• Task brief: In the records below, begin at the line containing "アイドルマスター シンデレラガールズ サイドストーリー MAGIC HOUR #23" and end at the line containing "Петербургского ученика заподозрили"; quote every line in that span exactly, including both boundary lines, and no others.

(Stored data)
◇ ◇ ◇ ◇ ◇ ◇ ◇
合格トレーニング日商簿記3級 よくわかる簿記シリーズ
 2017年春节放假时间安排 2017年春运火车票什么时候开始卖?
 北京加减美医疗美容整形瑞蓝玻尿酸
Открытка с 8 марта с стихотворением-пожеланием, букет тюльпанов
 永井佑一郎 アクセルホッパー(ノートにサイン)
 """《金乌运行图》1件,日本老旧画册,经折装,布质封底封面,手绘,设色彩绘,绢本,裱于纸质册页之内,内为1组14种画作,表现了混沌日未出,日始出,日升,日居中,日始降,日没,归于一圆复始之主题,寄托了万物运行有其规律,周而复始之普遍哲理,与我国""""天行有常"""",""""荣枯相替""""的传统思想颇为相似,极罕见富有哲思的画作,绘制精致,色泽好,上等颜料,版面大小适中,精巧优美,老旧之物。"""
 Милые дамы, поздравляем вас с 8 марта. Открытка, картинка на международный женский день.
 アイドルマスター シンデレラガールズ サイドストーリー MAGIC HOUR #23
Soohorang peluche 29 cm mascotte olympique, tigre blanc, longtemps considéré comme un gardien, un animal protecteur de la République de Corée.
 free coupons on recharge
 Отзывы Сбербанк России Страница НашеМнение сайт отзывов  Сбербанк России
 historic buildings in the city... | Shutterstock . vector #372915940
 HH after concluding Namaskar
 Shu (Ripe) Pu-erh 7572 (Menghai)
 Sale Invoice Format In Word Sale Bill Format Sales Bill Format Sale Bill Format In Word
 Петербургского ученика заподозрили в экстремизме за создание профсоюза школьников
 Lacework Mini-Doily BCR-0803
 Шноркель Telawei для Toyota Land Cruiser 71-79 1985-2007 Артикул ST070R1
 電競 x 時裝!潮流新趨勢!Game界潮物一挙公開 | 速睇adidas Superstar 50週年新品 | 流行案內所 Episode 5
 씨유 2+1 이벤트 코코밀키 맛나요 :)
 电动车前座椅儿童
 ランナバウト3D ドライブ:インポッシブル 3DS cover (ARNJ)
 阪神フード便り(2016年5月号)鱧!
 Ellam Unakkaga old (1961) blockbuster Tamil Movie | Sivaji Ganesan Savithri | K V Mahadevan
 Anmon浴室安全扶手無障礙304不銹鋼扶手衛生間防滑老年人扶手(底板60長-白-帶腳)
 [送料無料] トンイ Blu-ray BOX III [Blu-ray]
◇ ◇ ◇ ◇ ◇ ◇ ◇
• Response to the task:
 アイドルマスター シンデレラガールズ サイドストーリー MAGIC HOUR #23
Soohorang peluche 29 cm mascotte olympique, tigre blanc, longtemps considéré comme un gardien, un animal protecteur de la République de Corée.
 free coupons on recharge
 Отзывы Сбербанк России Страница НашеМнение сайт отзывов  Сбербанк России
 historic buildings in the city... | Shutterstock . vector #372915940
 HH after concluding Namaskar
 Shu (Ripe) Pu-erh 7572 (Menghai)
 Sale Invoice Format In Word Sale Bill Format Sales Bill Format Sale Bill Format In Word
 Петербургского ученика заподозрили в экстремизме за создание профсоюза школьников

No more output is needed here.